Department of Ophthalmology, University College of Medical Sciences and GTB Hospital, New Delhi, India.
Indian Dermatol Online J. 2020 May 10;11(3):382-386. doi: 10.4103/idoj.IDOJ_264_19. eCollection 2020 May-Jun.
Systemic sclerosis (SSc) is characterized by fibrosis and intimal proliferation of cutaneous and visceral small vessels. These architectural abnormalities can be visualized with nailfold capillaroscopy (NFC); the changes being quite characteristic. At the same time, morphological alterations in retinal vascular bed are expected but sparsely described.
We aimed to characterize the frequency and type of retinal microvascular changes in patients with SSc and to analyze any association with NFC changes.
With institutional ethical committee approval, we recruited 45 consecutive patients with SSc (diagnosed based on American College of Rheumatology and European League against Rheumatism [ACR/EULAR-2013] criteria). NFC was done for all of them with a Universal Serial Bus (USB) dermatoscope; additionally, fundoscopy, fundus photography, and optical coherence tomography (OCT) were analyzed. Disease characteristics in patients with and without retinal disease were compared.
Among the 45 SSc patients, 12 (26.67%) had limited cutaneous SSc (lSSc) while 33 (73.33%) had diffuse cutaneous disease (dSSc). Retinal microvascular changes seen as mild arteriolar alteration and arteriovenous crossing changes were recorded in 13 patients (28.89%); mostly in those with dSSc (12/13). The NFC architectural changes were more severe in patients with retinal disease, though the difference was not statistically significant.

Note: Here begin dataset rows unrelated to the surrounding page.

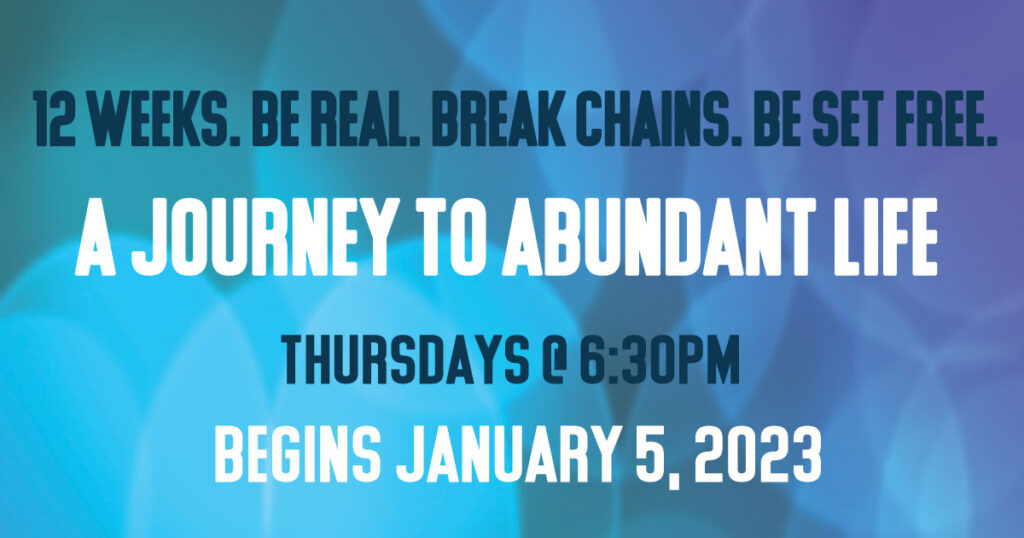 12 WEEKS. BE REAL. BREAK CHAINS. BE SET FREE.

A JOURNEY TO ABUNDANT LIFE

THURSDAYS @ 6:30PM

BEGINS JANUARY 5, 2023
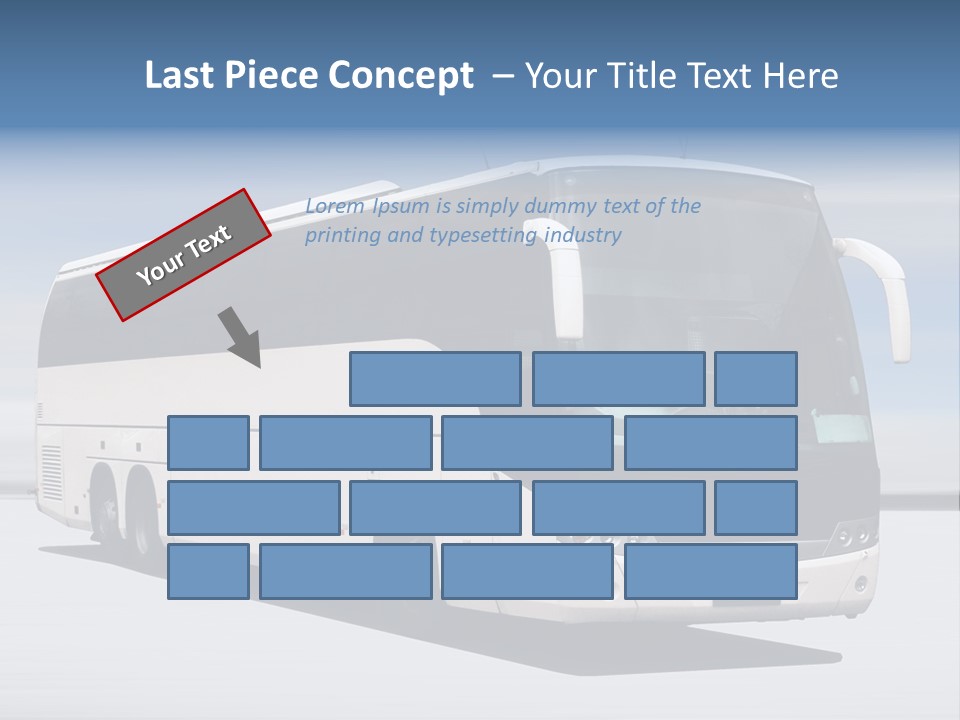 Last Piece Concept – Your Title Text Here

Your Text

Lorem Ipsum is simply dummy text of the printing and typesetting industry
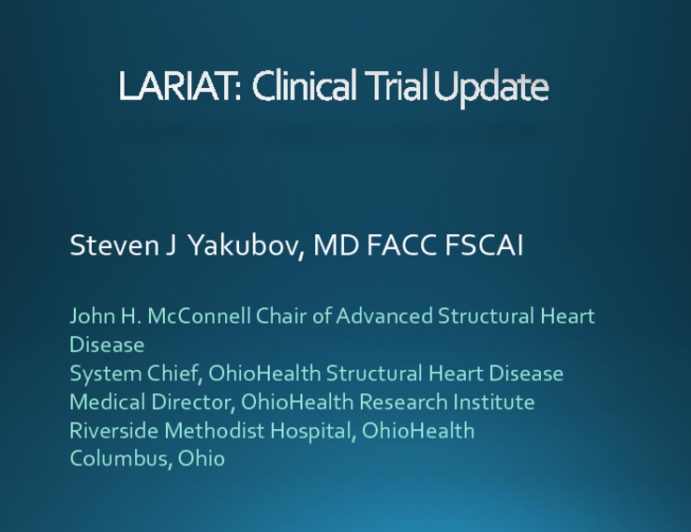 LARIAT: Clinical Trial Update

Steven J Yakubov, MD FACC FSCAI

John H. McConnell Chair of Advanced Structural Heart Disease
System Chief, OhioHealth Structural Heart Disease
Medical Director, OhioHealth Research Institute
Riverside Methodist Hospital, OhioHealth
Columbus, Ohio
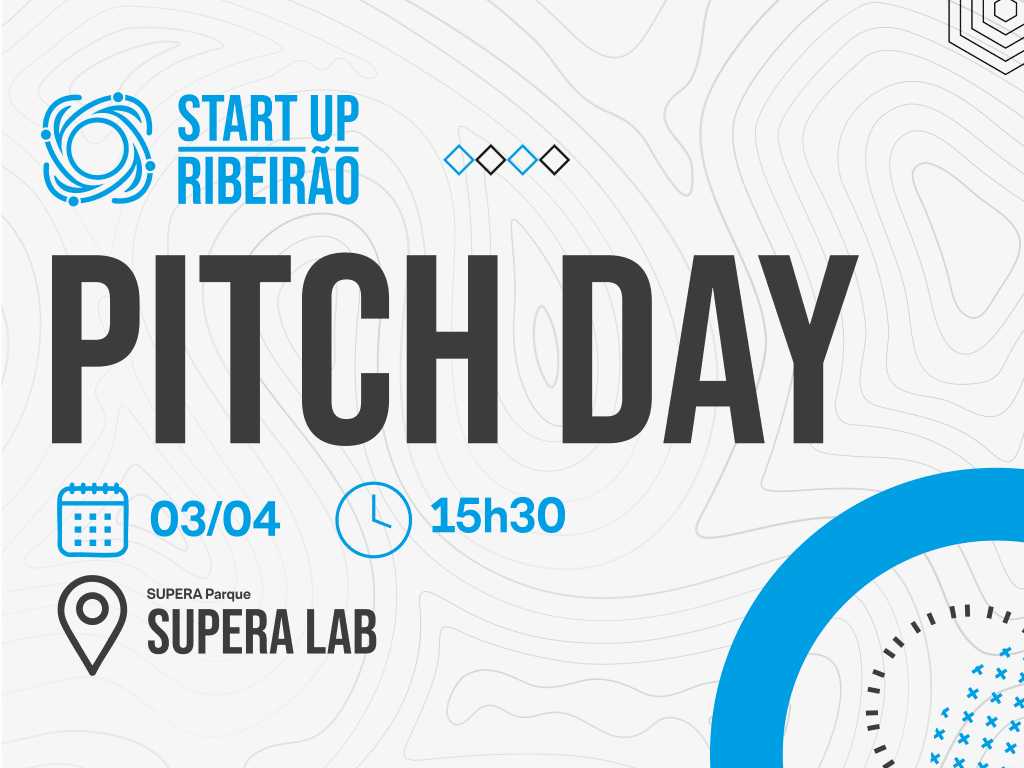 START UP RIBEIRÃO

PITCH DAY

03/04

15h30

SUPERA Parque

SUPERA LAB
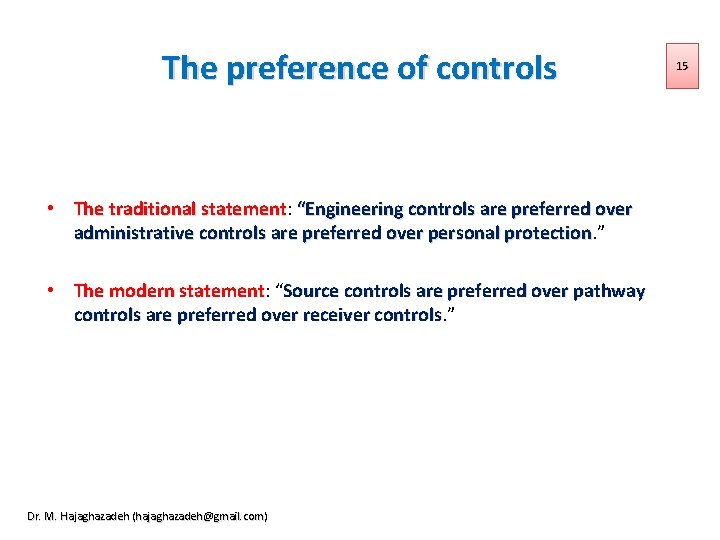 The preference of controls

15

• The traditional statement: “Engineering controls are preferred over administrative controls are preferred over personal protection.”

• The modern statement: “Source controls are preferred over pathway controls are preferred over receiver controls.”

Dr. M. Hajaghazadeh (hajaghazadeh@gmail.com)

Patients with SSc can often have retinal microvascular abnormalities commensurate with the vascular changes characteristic of SSc. The severity of retinal changes correlates with changes in NFC. NFC, which is now an essential tool for the management of SSc, could be a surrogate marker for retinal involvement in these patients.

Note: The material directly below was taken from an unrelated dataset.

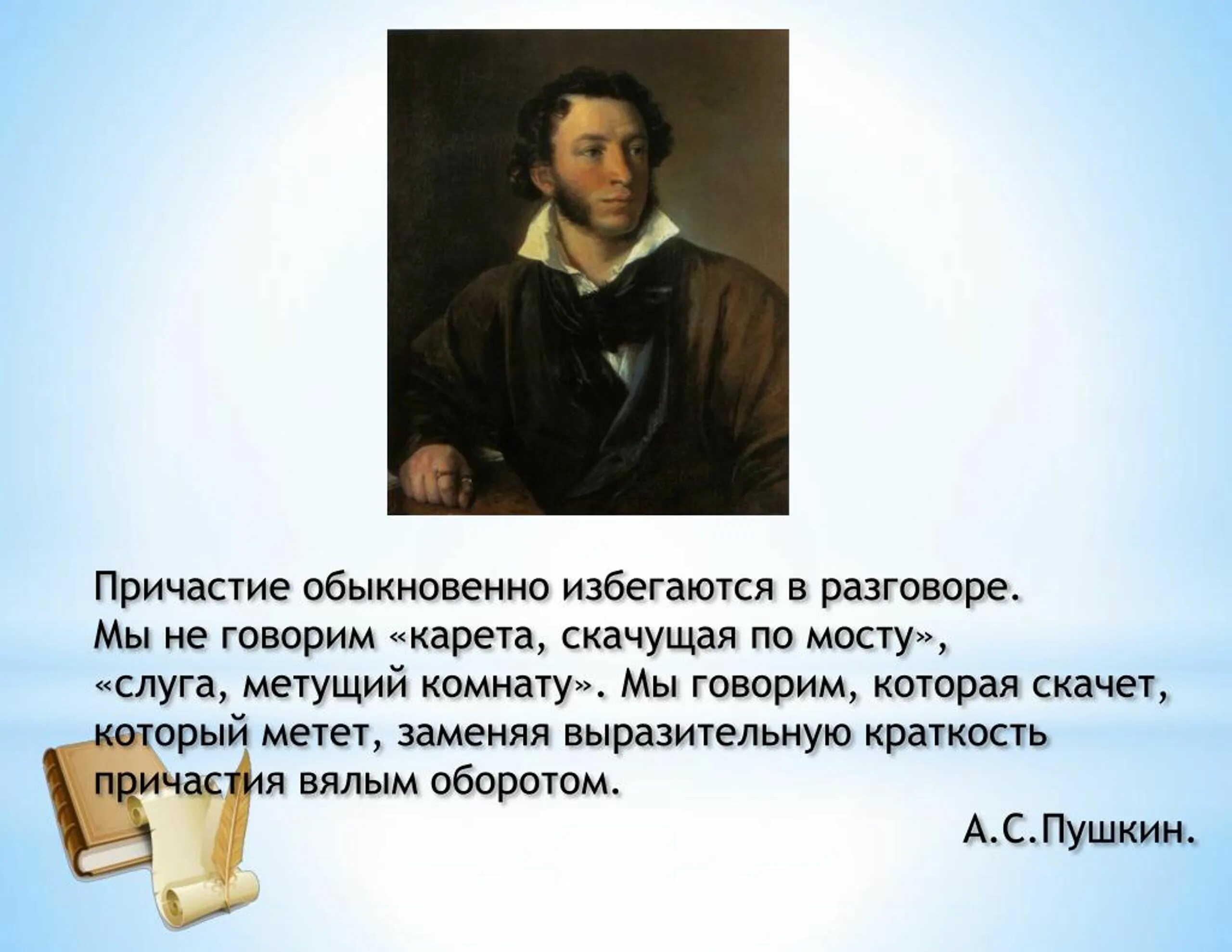 Причастие обыкновенно избегаются в разговоре. Мы не говорим «карета, скачущая по мосту», «слуга, метущий комнату». Мы говорим, которая скачет, который метет, заменяя выразительную краткость причастия вялым оборотом.

А.С.Пушкин.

系统性硬化症(SSc)的特征是皮肤和内脏小血管的纤维化和内膜增生。这些结构异常可以通过甲襞毛细血管镜检查(NFC)观察到;其变化具有相当的特征性。同时,视网膜血管床的形态改变是可以预期的,但相关描述较少。
我们旨在描述SSc患者视网膜微血管变化的频率和类型,并分析其与NFC变化的任何关联。

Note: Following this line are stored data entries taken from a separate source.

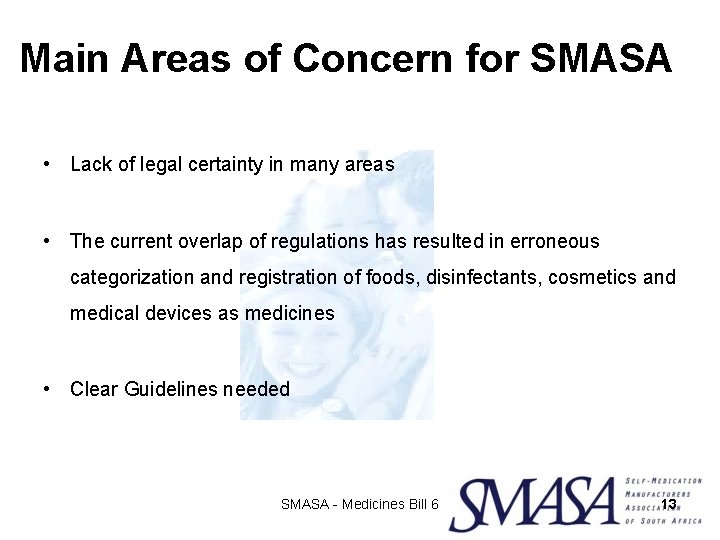 Main Areas of Concern for SMASA

• Lack of legal certainty in many areas

• The current overlap of regulations has resulted in erroneous categorization and registration of foods, disinfectants, cosmetics and medical devices as medicines

• Clear Guidelines needed

SMASA - Medicines Bill 6

SMASA SELF-MEDICATION MANUFACTURERS ASSOCIATION OF SOUTH AFRICA

13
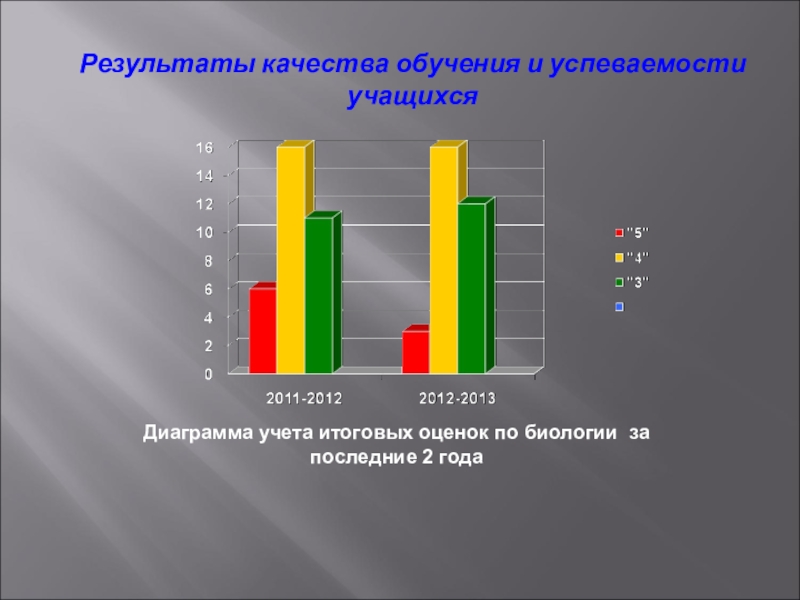 Результаты качества обучения и успеваемости учащихся

16
14
12
10
8
6
4
2
0

2011-2012
2012-2013

"5"
"4"
"3"

Диаграмма учета итоговых оценок по биологии за последние 2 года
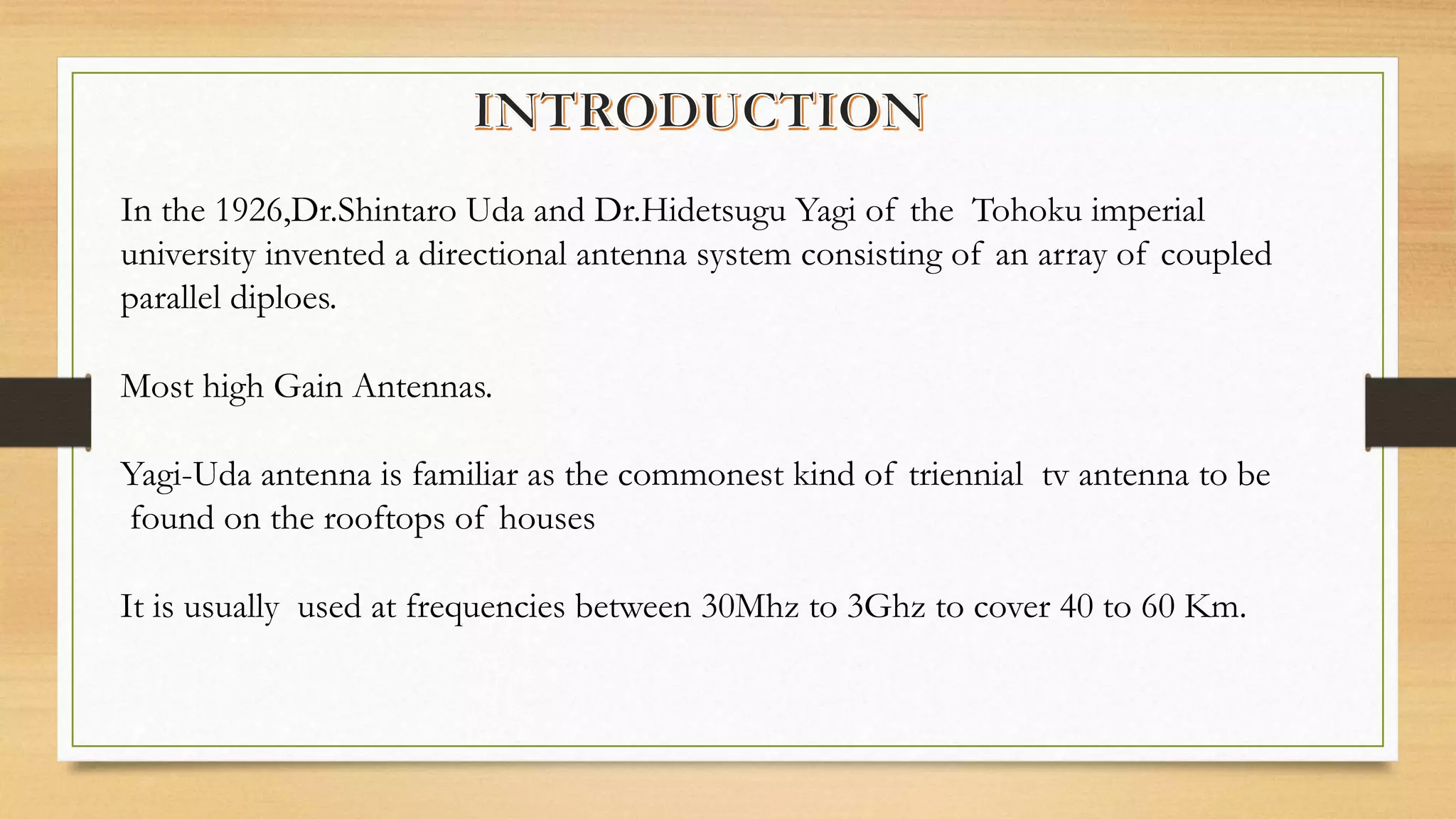 INTRODUCTION

In the 1926,Dr.Shintaro Uda and Dr.Hidetsugu Yagi of the Tohoku imperial university invented a directional antenna system consisting of an array of coupled parallel diploes.

Most high Gain Antennas.

Yagi-Uda antenna is familiar as the commonest kind of triennial tv antenna to be found on the rooftops of houses

It is usually used at frequencies between 30Mhz to 3Ghz to cover 40 to 60 Km.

经机构伦理委员会批准,我们连续招募了45例SSc患者(根据美国风湿病学会和欧洲抗风湿病联盟[ACR/EULAR - 2013]标准诊断)。对所有患者使用通用串行总线(USB)皮肤镜进行NFC检查;此外,还分析了眼底镜检查、眼底摄影和光学相干断层扫描(OCT)结果。比较了有视网膜疾病和无视网膜疾病患者的疾病特征。
在45例SSc患者中,12例(26.67%)患有局限性皮肤型SSc(lSSc),33例(73.33%)患有弥漫性皮肤型疾病(dSSc)。13例患者(28.89%)记录到视网膜微血管变化,表现为轻度小动脉改变和动静脉交叉改变;大多数发生在dSSc患者中(12/13)。视网膜疾病患者的NFC结构变化更严重,尽管差异无统计学意义。
SSc患者常出现与SSc特征性血管变化相符的视网膜微血管异常。视网膜变化的严重程度与NFC变化相关。NFC现在是SSc管理的重要工具,可能是这些患者视网膜受累情况的替代标志物。